» **EXERCISE DESCRIPTION**:
Please return each line of the listing exactly as given.

» **AVAILABLE RECORDS**:
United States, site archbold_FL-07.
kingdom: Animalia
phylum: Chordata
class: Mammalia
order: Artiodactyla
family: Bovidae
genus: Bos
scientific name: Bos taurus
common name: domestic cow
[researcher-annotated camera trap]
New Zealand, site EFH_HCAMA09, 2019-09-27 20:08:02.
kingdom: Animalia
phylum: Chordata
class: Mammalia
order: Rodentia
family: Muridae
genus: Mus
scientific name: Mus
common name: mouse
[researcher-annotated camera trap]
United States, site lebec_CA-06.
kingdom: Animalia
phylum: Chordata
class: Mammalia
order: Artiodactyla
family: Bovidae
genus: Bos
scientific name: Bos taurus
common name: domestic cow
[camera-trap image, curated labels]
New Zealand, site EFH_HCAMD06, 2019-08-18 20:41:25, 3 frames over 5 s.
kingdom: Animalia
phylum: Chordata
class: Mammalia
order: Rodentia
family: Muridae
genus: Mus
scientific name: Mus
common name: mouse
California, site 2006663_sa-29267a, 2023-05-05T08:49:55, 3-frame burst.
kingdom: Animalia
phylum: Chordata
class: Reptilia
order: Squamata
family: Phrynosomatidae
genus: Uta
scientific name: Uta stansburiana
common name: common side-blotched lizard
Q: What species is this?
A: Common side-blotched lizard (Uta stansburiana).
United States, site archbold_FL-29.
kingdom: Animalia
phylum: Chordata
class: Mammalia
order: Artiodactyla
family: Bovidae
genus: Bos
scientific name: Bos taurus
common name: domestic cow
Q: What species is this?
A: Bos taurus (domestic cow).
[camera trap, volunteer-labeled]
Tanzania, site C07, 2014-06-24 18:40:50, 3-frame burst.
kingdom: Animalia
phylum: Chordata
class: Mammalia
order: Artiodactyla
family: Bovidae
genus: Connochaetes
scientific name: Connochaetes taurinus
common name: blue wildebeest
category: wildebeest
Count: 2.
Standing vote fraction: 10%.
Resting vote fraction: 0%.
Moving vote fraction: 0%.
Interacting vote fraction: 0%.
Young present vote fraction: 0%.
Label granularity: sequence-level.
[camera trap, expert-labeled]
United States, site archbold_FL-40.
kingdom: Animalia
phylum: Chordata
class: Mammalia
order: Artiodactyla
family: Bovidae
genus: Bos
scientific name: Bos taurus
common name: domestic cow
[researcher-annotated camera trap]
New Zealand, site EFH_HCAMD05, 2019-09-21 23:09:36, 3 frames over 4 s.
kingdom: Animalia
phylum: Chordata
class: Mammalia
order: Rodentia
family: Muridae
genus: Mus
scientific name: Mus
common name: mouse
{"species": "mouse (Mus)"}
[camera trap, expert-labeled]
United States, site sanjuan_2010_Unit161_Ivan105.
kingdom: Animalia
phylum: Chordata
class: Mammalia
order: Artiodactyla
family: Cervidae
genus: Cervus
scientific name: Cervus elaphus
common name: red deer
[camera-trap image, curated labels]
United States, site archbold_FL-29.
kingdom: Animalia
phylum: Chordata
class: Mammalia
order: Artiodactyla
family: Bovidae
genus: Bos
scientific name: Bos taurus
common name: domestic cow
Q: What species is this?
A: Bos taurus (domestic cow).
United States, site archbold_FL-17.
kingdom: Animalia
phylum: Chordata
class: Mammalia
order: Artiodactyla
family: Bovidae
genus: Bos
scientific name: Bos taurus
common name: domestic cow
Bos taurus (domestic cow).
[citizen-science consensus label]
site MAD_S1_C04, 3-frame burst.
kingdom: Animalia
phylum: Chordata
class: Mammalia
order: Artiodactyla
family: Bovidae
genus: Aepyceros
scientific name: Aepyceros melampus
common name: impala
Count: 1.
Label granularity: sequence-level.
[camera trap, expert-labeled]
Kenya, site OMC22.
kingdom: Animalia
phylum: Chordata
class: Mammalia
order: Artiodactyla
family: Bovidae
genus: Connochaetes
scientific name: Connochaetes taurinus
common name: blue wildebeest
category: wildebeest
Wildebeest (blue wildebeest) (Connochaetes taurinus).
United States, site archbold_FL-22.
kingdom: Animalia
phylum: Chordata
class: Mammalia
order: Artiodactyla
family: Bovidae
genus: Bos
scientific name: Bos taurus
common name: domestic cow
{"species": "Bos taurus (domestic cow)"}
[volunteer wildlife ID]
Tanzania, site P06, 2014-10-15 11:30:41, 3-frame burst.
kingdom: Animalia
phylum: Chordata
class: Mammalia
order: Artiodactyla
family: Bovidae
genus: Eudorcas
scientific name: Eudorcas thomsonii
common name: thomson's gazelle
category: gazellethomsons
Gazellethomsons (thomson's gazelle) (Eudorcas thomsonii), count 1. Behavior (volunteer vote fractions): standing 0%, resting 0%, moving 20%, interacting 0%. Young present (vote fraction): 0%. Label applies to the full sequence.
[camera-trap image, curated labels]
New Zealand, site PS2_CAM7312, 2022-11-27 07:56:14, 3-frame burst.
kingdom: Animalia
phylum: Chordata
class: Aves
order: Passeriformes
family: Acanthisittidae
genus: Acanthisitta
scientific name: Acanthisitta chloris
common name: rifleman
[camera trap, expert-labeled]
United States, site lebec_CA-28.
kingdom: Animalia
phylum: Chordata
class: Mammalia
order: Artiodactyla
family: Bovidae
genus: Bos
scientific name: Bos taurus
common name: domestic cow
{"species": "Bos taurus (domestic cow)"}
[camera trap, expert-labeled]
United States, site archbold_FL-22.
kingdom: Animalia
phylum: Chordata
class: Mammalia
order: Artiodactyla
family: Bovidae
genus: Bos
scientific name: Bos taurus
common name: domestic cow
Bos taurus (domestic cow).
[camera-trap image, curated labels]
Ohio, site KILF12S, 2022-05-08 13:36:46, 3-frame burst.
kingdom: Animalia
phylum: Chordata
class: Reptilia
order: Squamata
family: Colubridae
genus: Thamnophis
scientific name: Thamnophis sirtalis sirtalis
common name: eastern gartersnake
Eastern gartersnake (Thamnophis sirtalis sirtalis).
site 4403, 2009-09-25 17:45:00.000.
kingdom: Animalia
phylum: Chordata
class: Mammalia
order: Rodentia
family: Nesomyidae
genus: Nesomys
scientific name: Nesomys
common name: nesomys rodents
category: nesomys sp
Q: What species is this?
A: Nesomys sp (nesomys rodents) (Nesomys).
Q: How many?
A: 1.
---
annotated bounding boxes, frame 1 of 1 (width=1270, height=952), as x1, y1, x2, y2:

» **WRITTEN ANSWER**:
United States, site archbold_FL-07.
kingdom: Animalia
phylum: Chordata
class: Mammalia
order: Artiodactyla
family: Bovidae
genus: Bos
scientific name: Bos taurus
common name: domestic cow
[researcher-annotated camera trap]
New Zealand, site EFH_HCAMA09, 2019-09-27 20:08:02.
kingdom: Animalia
phylum: Chordata
class: Mammalia
order: Rodentia
family: Muridae
genus: Mus
scientific name: Mus
common name: mouse
[researcher-annotated camera trap]
United States, site lebec_CA-06.
kingdom: Animalia
phylum: Chordata
class: Mammalia
order: Artiodactyla
family: Bovidae
genus: Bos
scientific name: Bos taurus
common name: domestic cow
[camera-trap image, curated labels]
New Zealand, site EFH_HCAMD06, 2019-08-18 20:41:25, 3 frames over 5 s.
kingdom: Animalia
phylum: Chordata
class: Mammalia
order: Rodentia
family: Muridae
genus: Mus
scientific name: Mus
common name: mouse
California, site 2006663_sa-29267a, 2023-05-05T08:49:55, 3-frame burst.
kingdom: Animalia
phylum: Chordata
class: Reptilia
order: Squamata
family: Phrynosomatidae
genus: Uta
scientific name: Uta stansburiana
common name: common side-blotched lizard
Q: What species is this?
A: Common side-blotched lizard (Uta stansburiana).
United States, site archbold_FL-29.
kingdom: Animalia
phylum: Chordata
class: Mammalia
order: Artiodactyla
family: Bovidae
genus: Bos
scientific name: Bos taurus
common name: domestic cow
Q: What species is this?
A: Bos taurus (domestic cow).
[camera trap, volunteer-labeled]
Tanzania, site C07, 2014-06-24 18:40:50, 3-frame burst.
kingdom: Animalia
phylum: Chordata
class: Mammalia
order: Artiodactyla
family: Bovidae
genus: Connochaetes
scientific name: Connochaetes taurinus
common name: blue wildebeest
category: wildebeest
Count: 2.
Standing vote fraction: 10%.
Resting vote fraction: 0%.
Moving vote fraction: 0%.
Interacting vote fraction: 0%.
Young present vote fraction: 0%.
Label granularity: sequence-level.
[camera trap, expert-labeled]
United States, site archbold_FL-40.
kingdom: Animalia
phylum: Chordata
class: Mammalia
order: Artiodactyla
family: Bovidae
genus: Bos
scientific name: Bos taurus
common name: domestic cow
[researcher-annotated camera trap]
New Zealand, site EFH_HCAMD05, 2019-09-21 23:09:36, 3 frames over 4 s.
kingdom: Animalia
phylum: Chordata
class: Mammalia
order: Rodentia
family: Muridae
genus: Mus
scientific name: Mus
common name: mouse
{"species": "mouse (Mus)"}
[camera trap, expert-labeled]
United States, site sanjuan_2010_Unit161_Ivan105.
kingdom: Animalia
phylum: Chordata
class: Mammalia
order: Artiodactyla
family: Cervidae
genus: Cervus
scientific name: Cervus elaphus
common name: red deer
[camera-trap image, curated labels]
United States, site archbold_FL-29.
kingdom: Animalia
phylum: Chordata
class: Mammalia
order: Artiodactyla
family: Bovidae
genus: Bos
scientific name: Bos taurus
common name: domestic cow
Q: What species is this?
A: Bos taurus (domestic cow).
United States, site archbold_FL-17.
kingdom: Animalia
phylum: Chordata
class: Mammalia
order: Artiodactyla
family: Bovidae
genus: Bos
scientific name: Bos taurus
common name: domestic cow
Bos taurus (domestic cow).
[citizen-science consensus label]
site MAD_S1_C04, 3-frame burst.
kingdom: Animalia
phylum: Chordata
class: Mammalia
order: Artiodactyla
family: Bovidae
genus: Aepyceros
scientific name: Aepyceros melampus
common name: impala
Count: 1.
Label granularity: sequence-level.
[camera trap, expert-labeled]
Kenya, site OMC22.
kingdom: Animalia
phylum: Chordata
class: Mammalia
order: Artiodactyla
family: Bovidae
genus: Connochaetes
scientific name: Connochaetes taurinus
common name: blue wildebeest
category: wildebeest
Wildebeest (blue wildebeest) (Connochaetes taurinus).
United States, site archbold_FL-22.
kingdom: Animalia
phylum: Chordata
class: Mammalia
order: Artiodactyla
family: Bovidae
genus: Bos
scientific name: Bos taurus
common name: domestic cow
{"species": "Bos taurus (domestic cow)"}
[volunteer wildlife ID]
Tanzania, site P06, 2014-10-15 11:30:41, 3-frame burst.
kingdom: Animalia
phylum: Chordata
class: Mammalia
order: Artiodactyla
family: Bovidae
genus: Eudorcas
scientific name: Eudorcas thomsonii
common name: thomson's gazelle
category: gazellethomsons
Gazellethomsons (thomson's gazelle) (Eudorcas thomsonii), count 1. Behavior (volunteer vote fractions): standing 0%, resting 0%, moving 20%, interacting 0%. Young present (vote fraction): 0%. Label applies to the full sequence.
[camera-trap image, curated labels]
New Zealand, site PS2_CAM7312, 2022-11-27 07:56:14, 3-frame burst.
kingdom: Animalia
phylum: Chordata
class: Aves
order: Passeriformes
family: Acanthisittidae
genus: Acanthisitta
scientific name: Acanthisitta chloris
common name: rifleman
[camera trap, expert-labeled]
United States, site lebec_CA-28.
kingdom: Animalia
phylum: Chordata
class: Mammalia
order: Artiodactyla
family: Bovidae
genus: Bos
scientific name: Bos taurus
common name: domestic cow
{"species": "Bos taurus (domestic cow)"}
[camera trap, expert-labeled]
United States, site archbold_FL-22.
kingdom: Animalia
phylum: Chordata
class: Mammalia
order: Artiodactyla
family: Bovidae
genus: Bos
scientific name: Bos taurus
common name: domestic cow
Bos taurus (domestic cow).
[camera-trap image, curated labels]
Ohio, site KILF12S, 2022-05-08 13:36:46, 3-frame burst.
kingdom: Animalia
phylum: Chordata
class: Reptilia
order: Squamata
family: Colubridae
genus: Thamnophis
scientific name: Thamnophis sirtalis sirtalis
common name: eastern gartersnake
Eastern gartersnake (Thamnophis sirtalis sirtalis).
site 4403, 2009-09-25 17:45:00.000.
kingdom: Animalia
phylum: Chordata
class: Mammalia
order: Rodentia
family: Nesomyidae
genus: Nesomys
scientific name: Nesomys
common name: nesomys rodents
category: nesomys sp
Q: What species is this?
A: Nesomys sp (nesomys rodents) (Nesomys).
Q: How many?
A: 1.
---
annotated bounding boxes, frame 1 of 1 (width=1270, height=952), as x1, y1, x2, y2:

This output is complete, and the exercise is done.